*Written problem:* Only the lines starting at the one that contains "What distance would" and running to the end should be repeated, exactly as written.

*Data to process:*
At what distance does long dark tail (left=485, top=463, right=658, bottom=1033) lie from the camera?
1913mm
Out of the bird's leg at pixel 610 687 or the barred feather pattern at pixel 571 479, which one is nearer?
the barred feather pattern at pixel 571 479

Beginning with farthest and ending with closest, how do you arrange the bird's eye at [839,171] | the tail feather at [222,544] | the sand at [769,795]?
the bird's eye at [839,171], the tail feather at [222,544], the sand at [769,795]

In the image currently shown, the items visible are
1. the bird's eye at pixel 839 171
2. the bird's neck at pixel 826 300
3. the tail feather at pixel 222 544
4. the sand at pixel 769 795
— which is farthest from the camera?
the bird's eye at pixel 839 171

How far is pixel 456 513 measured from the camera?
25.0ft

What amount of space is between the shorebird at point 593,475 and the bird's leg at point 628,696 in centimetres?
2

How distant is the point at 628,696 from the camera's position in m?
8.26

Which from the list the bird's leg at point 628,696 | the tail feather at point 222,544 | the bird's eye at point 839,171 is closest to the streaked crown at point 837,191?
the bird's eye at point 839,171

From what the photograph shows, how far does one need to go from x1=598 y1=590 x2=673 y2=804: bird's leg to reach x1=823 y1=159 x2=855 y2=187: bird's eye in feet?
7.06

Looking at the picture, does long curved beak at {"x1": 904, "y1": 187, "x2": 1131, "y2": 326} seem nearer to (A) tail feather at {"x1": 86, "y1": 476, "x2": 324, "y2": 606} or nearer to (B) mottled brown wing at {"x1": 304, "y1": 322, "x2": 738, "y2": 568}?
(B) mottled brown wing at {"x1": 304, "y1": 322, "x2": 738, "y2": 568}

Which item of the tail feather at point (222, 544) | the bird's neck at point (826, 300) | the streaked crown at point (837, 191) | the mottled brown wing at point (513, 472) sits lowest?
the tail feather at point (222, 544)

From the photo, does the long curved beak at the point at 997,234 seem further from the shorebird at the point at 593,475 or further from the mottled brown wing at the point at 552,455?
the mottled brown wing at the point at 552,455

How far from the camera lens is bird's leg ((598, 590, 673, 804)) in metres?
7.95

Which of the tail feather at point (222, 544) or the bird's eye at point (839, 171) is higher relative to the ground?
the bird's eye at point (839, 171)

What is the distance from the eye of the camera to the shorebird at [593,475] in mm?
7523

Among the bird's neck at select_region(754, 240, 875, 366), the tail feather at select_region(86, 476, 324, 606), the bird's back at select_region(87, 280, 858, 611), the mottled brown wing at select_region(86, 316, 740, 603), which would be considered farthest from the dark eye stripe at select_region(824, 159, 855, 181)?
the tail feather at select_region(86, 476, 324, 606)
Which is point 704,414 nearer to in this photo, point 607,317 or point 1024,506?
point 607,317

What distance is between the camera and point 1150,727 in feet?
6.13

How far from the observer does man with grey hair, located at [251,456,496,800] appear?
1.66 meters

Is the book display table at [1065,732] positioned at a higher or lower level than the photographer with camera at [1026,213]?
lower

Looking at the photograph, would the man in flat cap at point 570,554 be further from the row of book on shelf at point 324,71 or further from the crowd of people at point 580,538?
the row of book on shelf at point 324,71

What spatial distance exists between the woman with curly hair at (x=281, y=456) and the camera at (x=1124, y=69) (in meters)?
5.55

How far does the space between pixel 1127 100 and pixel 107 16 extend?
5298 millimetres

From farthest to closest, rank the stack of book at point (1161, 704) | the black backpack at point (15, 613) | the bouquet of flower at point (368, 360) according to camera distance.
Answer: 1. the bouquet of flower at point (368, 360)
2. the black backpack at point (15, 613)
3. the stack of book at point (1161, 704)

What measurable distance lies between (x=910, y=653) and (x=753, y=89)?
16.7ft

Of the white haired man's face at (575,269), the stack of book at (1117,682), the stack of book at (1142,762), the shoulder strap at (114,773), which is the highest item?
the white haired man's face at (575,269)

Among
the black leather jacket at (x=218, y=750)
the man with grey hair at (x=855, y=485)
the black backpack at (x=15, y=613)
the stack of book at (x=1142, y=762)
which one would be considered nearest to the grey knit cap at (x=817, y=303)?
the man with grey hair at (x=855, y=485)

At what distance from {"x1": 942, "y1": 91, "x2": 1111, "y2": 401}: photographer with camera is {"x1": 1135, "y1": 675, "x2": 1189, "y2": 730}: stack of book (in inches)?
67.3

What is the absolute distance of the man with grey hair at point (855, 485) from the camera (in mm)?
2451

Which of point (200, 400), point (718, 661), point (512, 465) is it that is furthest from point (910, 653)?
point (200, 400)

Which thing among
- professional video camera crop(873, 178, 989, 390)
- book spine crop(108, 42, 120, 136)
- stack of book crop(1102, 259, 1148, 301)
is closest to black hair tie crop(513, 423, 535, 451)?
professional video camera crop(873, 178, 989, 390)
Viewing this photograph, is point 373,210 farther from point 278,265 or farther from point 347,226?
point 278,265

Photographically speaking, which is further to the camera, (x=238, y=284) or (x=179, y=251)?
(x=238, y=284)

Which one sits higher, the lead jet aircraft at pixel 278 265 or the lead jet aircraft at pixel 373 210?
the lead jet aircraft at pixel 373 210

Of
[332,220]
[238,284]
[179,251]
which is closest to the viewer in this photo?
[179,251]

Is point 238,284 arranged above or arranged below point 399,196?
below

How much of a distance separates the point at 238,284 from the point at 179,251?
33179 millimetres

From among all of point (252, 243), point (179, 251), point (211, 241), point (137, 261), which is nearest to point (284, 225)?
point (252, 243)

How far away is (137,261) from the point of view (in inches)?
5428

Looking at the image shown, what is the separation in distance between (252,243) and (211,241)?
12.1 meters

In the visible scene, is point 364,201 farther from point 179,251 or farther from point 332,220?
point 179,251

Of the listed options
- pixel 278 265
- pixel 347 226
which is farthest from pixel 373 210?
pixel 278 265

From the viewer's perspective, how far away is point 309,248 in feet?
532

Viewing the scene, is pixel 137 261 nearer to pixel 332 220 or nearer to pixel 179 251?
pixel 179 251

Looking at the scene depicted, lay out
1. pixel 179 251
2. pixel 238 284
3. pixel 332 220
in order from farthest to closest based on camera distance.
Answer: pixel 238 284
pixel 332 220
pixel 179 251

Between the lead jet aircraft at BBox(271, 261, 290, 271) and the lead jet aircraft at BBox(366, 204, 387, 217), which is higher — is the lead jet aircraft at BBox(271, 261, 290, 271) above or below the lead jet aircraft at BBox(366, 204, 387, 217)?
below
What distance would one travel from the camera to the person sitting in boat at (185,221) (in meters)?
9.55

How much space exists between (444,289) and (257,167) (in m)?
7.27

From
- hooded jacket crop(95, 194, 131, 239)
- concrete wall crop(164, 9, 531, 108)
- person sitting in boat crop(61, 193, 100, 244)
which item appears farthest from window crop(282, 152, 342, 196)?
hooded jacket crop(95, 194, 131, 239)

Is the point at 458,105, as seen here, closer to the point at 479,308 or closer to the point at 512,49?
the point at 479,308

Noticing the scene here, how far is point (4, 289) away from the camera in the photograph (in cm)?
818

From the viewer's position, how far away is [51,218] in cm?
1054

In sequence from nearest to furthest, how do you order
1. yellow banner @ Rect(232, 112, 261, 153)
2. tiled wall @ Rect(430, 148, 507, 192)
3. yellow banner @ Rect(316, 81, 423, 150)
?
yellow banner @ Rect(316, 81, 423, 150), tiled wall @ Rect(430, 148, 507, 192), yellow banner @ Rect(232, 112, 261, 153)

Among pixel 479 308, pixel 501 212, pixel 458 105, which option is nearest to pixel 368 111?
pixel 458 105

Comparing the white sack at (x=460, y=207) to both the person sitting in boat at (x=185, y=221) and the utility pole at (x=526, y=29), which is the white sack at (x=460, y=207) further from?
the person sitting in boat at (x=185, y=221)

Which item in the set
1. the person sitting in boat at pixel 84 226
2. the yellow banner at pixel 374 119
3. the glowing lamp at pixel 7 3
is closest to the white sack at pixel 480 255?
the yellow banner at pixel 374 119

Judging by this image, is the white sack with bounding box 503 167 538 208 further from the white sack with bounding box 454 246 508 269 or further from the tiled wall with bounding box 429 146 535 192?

*Written reply:*
What distance would one travel from the camera to the person sitting in boat at (185,221) (in meters)?
9.55

How much space exists between (444,289) and (257,167) (in m)?
7.27

From
- hooded jacket crop(95, 194, 131, 239)
- concrete wall crop(164, 9, 531, 108)
- person sitting in boat crop(61, 193, 100, 244)
which item appears farthest from window crop(282, 152, 342, 196)?
hooded jacket crop(95, 194, 131, 239)

Is the point at 458,105, as seen here, closer to the point at 479,308 or closer to the point at 512,49?
the point at 479,308

Noticing the scene here, how far is point (4, 289) away from the camera in the photograph (in cm)?
818

From the viewer's position, how far away is [51,218] in cm?
1054

In sequence from nearest to furthest, how do you order
1. yellow banner @ Rect(232, 112, 261, 153)
2. tiled wall @ Rect(430, 148, 507, 192)
3. yellow banner @ Rect(316, 81, 423, 150)
?
yellow banner @ Rect(316, 81, 423, 150), tiled wall @ Rect(430, 148, 507, 192), yellow banner @ Rect(232, 112, 261, 153)

Among pixel 479 308, pixel 501 212, pixel 458 105, which option is nearest to pixel 368 111?
pixel 458 105

Comparing the white sack at (x=460, y=207) to both the person sitting in boat at (x=185, y=221) and the utility pole at (x=526, y=29), which is the white sack at (x=460, y=207) further from?
the person sitting in boat at (x=185, y=221)

Which item in the set
1. the person sitting in boat at pixel 84 226
2. the yellow banner at pixel 374 119
3. the glowing lamp at pixel 7 3
is closest to the white sack at pixel 480 255?
the yellow banner at pixel 374 119

Judging by this image, is the white sack with bounding box 503 167 538 208 further from the white sack with bounding box 454 246 508 269 or further from the tiled wall with bounding box 429 146 535 192?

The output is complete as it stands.